## BEGIN DATA TO PROCESS
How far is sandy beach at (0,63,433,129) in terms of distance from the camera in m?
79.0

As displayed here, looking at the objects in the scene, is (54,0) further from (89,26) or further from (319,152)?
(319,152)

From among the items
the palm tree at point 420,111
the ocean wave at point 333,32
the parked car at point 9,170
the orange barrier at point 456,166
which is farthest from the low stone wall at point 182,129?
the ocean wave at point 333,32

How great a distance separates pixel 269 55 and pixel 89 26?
## END DATA TO PROCESS
STATED EXERCISE: Write out all of the lines above as a JSON list of strings, with one string for each line and no entries for blank lines.

ANSWER TO THIS PROBLEM:
[
  "How far is sandy beach at (0,63,433,129) in terms of distance from the camera in m?",
  "79.0",
  "As displayed here, looking at the objects in the scene, is (54,0) further from (89,26) or further from (319,152)?",
  "(319,152)",
  "From among the items",
  "the palm tree at point 420,111",
  "the ocean wave at point 333,32",
  "the parked car at point 9,170",
  "the orange barrier at point 456,166",
  "which is farthest from the low stone wall at point 182,129?",
  "the ocean wave at point 333,32",
  "How great a distance separates pixel 269 55 and pixel 89 26?"
]